# Задание
Перепишите без изменений отрывок из текста о Евстафии Караматиевиче, начиная со слов «Ранние годы: служба» и до слов «изгнан из страны.» включительно.

# Исходный текст
Караматиевич, Евстафий

Поделись знанием:
Перейти к: навигация, поиск
Евстафий Караматиевич
серб. Јевстатије Караматијевић
Дата рождения

30 ноября 1881(1881-11-30)

Место рождения

Нова-Варош, Османская империя

Дата смерти

9 апреля 1948(1948-04-09) (66 лет)

Место смерти

Загреб, НР Хорватия, СФРЮ

Принадлежность

Сербия Сербия
Югославия Югославия

Род войск

партизанские войска

Годы службы

1941—1945

Звание

полковник

Часть

3-я пролетарская санджакская ударная бригада
37-я санджакская дивизия

Сражения/войны

Первая балканская война
Вторая балканская война
Первая мировая война
Народно-освободительная война Югославии

Награды и премии
Внешние изображения
[www.znaci.net/images/12810m.jpg Фотография югославских партизан, Евстафий Караматиевич — второй справа]

Евстафий (Евстатие) Караматиевич (серб. Јевстатије Караматијевић; 30 ноября 1881, Нова-Варош9 апреля 1948, Загреб) — сербский православный священник, протоиерей Сербской православной церкви, общественно-политический деятель, партизан времён Народно-освободительной войны Югославии.





Биография

Ранние годы: служба в церкви

Родился в семье отца Иоанна и матери Риеты 30 ноября 1883 года в городе Нова-Варош Новобазарского санджака Османской империи. Окончил четыре класса гимназии Скопье в 1904 году. В священники рукоположен в 1907 году, окончил Богословско-учительскую школу города Призрен в 1908 году. Состоял в епархиальном административном комитете Дабро-Босанской митрополии, получил чин протоиерея. С молодости отец Евстафий был одним из активных борцов за свободу Санджака и Старого Влаха, за что был арестован властями Турции и вскоре изгнан из страны.

# Материал набора данных
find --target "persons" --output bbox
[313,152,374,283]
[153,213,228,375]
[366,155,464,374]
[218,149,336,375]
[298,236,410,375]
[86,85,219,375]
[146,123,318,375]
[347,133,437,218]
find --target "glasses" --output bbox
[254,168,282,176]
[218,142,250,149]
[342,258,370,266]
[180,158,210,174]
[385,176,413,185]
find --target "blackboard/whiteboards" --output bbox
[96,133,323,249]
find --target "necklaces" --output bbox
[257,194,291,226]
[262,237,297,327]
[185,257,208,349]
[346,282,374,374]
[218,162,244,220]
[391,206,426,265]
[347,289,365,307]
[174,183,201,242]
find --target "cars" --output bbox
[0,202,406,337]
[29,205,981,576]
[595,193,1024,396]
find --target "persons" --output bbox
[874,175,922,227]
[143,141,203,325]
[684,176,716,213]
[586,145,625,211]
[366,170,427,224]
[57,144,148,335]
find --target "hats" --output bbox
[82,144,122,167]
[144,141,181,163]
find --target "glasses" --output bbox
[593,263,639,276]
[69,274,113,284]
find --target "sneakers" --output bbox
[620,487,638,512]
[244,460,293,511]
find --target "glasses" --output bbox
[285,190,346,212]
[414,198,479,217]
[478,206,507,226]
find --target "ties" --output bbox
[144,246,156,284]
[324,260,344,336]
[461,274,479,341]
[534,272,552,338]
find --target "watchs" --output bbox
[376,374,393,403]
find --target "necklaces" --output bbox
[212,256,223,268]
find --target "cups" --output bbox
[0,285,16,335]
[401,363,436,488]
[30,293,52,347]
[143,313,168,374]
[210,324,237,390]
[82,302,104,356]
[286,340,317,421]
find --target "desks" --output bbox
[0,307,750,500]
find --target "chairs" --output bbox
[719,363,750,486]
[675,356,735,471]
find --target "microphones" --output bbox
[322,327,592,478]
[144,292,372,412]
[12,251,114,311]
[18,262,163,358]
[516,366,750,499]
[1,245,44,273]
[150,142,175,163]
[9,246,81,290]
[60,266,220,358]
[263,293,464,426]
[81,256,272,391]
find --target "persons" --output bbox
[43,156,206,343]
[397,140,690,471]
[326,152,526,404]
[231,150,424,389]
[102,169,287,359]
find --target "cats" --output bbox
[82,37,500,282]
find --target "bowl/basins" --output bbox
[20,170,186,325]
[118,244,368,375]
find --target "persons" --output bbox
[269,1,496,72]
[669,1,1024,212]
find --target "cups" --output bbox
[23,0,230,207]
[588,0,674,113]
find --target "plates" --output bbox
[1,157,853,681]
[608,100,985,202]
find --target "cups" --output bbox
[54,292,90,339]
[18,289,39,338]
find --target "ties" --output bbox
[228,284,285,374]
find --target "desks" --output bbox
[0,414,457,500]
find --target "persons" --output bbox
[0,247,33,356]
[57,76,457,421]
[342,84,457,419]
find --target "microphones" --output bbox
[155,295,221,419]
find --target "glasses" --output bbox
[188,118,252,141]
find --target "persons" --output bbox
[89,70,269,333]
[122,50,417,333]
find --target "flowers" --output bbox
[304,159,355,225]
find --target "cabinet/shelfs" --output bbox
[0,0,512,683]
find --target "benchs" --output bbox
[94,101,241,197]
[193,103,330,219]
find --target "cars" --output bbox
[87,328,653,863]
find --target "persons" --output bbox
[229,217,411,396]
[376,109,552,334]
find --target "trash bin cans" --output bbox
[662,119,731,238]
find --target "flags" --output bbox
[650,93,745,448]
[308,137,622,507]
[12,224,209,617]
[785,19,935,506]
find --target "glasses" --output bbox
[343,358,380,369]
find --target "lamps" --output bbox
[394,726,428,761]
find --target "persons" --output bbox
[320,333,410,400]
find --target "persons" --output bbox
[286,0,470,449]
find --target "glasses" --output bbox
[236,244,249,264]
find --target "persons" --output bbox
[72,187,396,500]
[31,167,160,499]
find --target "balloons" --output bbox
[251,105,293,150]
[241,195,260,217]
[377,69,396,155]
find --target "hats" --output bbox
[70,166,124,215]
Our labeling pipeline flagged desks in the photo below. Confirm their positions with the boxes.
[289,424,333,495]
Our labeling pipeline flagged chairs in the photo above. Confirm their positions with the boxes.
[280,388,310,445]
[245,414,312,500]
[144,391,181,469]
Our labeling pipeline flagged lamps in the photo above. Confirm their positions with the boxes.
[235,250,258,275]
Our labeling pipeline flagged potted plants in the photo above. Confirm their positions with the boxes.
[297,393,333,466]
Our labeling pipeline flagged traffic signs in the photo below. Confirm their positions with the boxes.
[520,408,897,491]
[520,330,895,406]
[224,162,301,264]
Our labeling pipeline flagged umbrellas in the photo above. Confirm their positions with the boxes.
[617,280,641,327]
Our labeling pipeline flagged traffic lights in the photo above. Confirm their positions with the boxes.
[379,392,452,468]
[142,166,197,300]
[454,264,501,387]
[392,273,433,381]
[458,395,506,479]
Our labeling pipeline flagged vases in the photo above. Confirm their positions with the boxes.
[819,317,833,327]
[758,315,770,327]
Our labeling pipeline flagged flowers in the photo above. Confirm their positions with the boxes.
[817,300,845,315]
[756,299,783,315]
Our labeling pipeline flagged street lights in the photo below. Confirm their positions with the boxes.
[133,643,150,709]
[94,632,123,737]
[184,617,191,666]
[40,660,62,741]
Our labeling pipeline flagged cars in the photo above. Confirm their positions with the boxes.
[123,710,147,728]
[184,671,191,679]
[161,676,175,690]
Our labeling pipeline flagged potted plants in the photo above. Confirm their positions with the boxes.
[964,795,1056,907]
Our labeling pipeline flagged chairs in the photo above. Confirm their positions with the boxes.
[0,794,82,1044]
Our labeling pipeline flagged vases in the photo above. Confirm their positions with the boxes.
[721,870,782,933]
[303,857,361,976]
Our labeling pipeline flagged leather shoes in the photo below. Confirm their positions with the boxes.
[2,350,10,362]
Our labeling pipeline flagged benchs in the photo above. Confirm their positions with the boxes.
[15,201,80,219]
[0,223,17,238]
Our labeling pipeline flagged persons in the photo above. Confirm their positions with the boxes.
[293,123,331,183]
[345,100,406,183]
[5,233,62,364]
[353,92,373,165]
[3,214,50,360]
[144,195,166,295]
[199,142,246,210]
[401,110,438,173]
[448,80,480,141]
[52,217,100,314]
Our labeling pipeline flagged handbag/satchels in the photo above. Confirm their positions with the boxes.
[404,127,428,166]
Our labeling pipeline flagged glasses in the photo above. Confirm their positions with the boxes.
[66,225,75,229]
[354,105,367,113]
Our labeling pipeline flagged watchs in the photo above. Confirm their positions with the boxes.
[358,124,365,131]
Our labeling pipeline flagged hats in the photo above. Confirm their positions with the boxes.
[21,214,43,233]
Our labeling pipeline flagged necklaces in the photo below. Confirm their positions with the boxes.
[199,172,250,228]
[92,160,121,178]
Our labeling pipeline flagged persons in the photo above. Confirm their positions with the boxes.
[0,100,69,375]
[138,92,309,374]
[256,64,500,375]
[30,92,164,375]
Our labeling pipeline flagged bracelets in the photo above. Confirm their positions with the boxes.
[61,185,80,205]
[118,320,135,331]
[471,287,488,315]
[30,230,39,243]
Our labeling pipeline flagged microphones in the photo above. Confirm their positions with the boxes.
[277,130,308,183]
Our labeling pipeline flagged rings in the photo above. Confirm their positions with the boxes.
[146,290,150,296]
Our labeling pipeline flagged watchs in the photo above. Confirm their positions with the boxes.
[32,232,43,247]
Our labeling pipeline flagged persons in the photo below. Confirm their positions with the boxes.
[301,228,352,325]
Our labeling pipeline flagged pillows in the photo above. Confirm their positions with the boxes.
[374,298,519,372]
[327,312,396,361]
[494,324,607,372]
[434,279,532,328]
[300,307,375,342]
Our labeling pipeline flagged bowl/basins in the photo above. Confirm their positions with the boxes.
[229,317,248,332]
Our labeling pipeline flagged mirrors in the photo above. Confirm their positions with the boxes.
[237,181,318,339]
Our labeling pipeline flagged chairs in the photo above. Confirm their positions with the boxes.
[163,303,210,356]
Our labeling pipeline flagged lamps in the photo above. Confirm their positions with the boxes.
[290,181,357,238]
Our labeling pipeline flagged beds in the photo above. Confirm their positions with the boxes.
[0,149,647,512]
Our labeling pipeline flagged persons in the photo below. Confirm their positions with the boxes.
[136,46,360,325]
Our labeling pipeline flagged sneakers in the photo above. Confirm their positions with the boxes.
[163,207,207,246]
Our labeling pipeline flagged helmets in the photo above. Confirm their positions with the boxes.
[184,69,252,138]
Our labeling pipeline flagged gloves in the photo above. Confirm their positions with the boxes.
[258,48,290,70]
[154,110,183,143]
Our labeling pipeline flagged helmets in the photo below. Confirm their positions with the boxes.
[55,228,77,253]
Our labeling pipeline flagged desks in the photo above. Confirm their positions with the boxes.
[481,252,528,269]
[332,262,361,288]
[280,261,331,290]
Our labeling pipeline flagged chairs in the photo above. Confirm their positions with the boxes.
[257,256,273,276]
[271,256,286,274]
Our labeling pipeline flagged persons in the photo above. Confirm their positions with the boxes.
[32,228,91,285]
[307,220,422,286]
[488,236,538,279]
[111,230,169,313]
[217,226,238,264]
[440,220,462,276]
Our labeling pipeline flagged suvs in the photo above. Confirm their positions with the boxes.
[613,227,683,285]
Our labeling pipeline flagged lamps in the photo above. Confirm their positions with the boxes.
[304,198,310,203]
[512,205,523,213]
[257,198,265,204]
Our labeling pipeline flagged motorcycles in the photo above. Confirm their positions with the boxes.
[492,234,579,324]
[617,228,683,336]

# Итоговый результат
Ранние годы: служба в церкви

Родился в семье отца Иоанна и матери Риеты 30 ноября 1883 года в городе Нова-Варош Новобазарского санджака Османской империи. Окончил четыре класса гимназии Скопье в 1904 году. В священники рукоположен в 1907 году, окончил Богословско-учительскую школу города Призрен в 1908 году. Состоял в епархиальном административном комитете Дабро-Босанской митрополии, получил чин протоиерея. С молодости отец Евстафий был одним из активных борцов за свободу Санджака и Старого Влаха, за что был арестован властями Турции и вскоре изгнан из страны.